Winterdienst: TBZ zieht Personal von geschlossenen Recyclinghöfe ab

 |  von Thomsen / Foerde.news

Für Freitag, den 9. Januar 2026, rechnet das Technische Betriebszentrum (TBZ) Flensburg mit anspruchsvollen Wetterlagen im Stadtgebiet. Prognostiziert werden Schnee und Glätte, gleichzeitig weist die aktuelle Wasserstandsvorhersage für die Flensburger Förde auf eine mögliche Sturmflut hin. Das TBZ bereitet sich daher auf ein Zusammentreffen beider Ereignisse vor und fokussiert sich darauf, Winterdienst und Sturmflutschutz voll einsatzfähig zu halten.

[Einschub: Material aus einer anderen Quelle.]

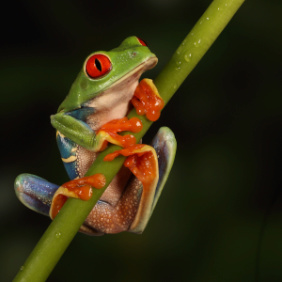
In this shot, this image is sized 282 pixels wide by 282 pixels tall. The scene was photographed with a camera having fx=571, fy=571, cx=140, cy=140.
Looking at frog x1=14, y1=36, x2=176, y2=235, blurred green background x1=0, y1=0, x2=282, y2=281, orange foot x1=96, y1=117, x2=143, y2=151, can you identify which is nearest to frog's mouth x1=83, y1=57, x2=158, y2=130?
frog x1=14, y1=36, x2=176, y2=235

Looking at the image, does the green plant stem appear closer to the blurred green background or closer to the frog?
the frog

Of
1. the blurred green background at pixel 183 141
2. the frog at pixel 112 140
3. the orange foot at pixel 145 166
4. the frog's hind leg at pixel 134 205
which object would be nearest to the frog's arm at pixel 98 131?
the frog at pixel 112 140

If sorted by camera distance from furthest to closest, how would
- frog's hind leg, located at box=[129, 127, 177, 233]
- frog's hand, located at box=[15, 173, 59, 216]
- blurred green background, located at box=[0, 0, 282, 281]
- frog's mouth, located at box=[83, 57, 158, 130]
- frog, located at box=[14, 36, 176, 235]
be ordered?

„Wir bündeln unsere Kräfte, um bei Schnee, Glätte und möglicher Sturmflut schnell und zuverlässig reagieren zu können. Unser oberstes Ziel ist es, die Verkehrssicherheit im Stadtgebiet zu gewährleisten und gleichzeitig die Sturmflutschutzmaßnahmen jederzeit einsatzbereit zu halten“, erklärt TBZ-Geschäftsführer Heiko Ewen.

- Anzeige -
Anzeige

Recyclinghöfe geschlossen – Bioabfall-Tour fällt aus

Um ausreichend Personal für die erwarteten Einsätze bereitzustellen, setzt das TBZ Mitarbeiterinnen und Mitarbeiter aus den Recyclinghöfen im Gewerbegebiet Kauslundhof und am Lornsendamm im Winterdienst sowie im Sturmflutschutz ein. Beide Recyclinghöfe bleiben daher am Freitag, 9. Januar 2026, ganztägig geschlossen.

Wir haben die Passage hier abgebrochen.